— START OF TEXT PROVIDED —

In lines 330 to 334, the authors mention modifications made to the original quadratic problems from Donti et al. (2021). However, it remains unclear whether these modifications provide any advantages to the proposed method. A clarification on this point is necessary.
In Algorithm 1, the authors only consider a round-down direction for integer variables. It would be beneficial to explain why the round-up direction is excluded. If the round-up direction is relevant, this should be described in detail.
In the experiments, the authors allocate only a 60-second time budget to the exact solver. This limited timeframe may hinder the solver’s ability to find the optimal feasible solution, even if a few additional seconds are provided. It would be more informative to present a statistical distribution of % Infeasible versus Time (seconds) for the various methods evaluated.

2024-11-21

Thank you for the detailed comments which we address next in this response as well as in the updated version of the submission.

— END OF TEXT PROVIDED —

* WHAT THIS EXERCISE ASKS
1/ Using the review excerpt, explain in one to three sentences why it suggests showing % Infeasible against Time (seconds) for the methods tested.
2/ Write the next part of the review excerpt, picking up right after its last sentence.

— START OF EXTRACTED ENTRIES —

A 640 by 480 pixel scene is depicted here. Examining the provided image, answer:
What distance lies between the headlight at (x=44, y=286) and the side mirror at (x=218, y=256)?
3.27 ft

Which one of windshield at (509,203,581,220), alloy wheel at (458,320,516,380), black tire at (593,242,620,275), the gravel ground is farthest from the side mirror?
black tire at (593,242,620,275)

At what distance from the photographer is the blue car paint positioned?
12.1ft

— END OF EXTRACTED ENTRIES —

* IN RESPONSE
1/ The exact solver got only a 60-second time budget, and the review excerpt says such a short limit may keep it from finding the optimal feasible solution, even if a few more seconds were added. A statistical distribution of % Infeasible versus time for each method would therefore be more informative.

2/
Solver selection (Why Gurobi & SCIP?):
- Both are generic MINLP solvers with some of the best-reported results according to independent benchmarking (see, for example, https://plato.asu.edu/ftp/minlp.html) as well as academic licenses for research. In fact, as noted by Lundell & Kronqvist (2022) (see [1] below for ref.), who performed a comprehensive benchmarking of more than ten MINLP solvers: “It is clear, however, that the global solvers Antigone, BARON, Couenne and SCIP are the most efficient at finding the correct primal solution when regarding the total time limit. [...] Gurobi also is very efficient when considering that it only supports a little over half of the total number of problems!”. As such, Gurobi and SCIP are very much representative of the state of MINLP solving.
Problem selection (Why change Donti et al’s QP):
- We describe this instance generation process in more detail in Appendix E of the updated paper. Simply put, Donti et al. studied continuous quadratic problems whereas we are interested in their discrete counterparts. The modifications do not advantage our methods at all. Specifically, we added integrality constraints, which inherently make the problems more challenging, and removed equality constraints to avoid infeasible instances in our discrete setting. These changes were necessary to adapt the problems to the discrete domain, but they do not alter the problem in a way that benefits our proposed methods.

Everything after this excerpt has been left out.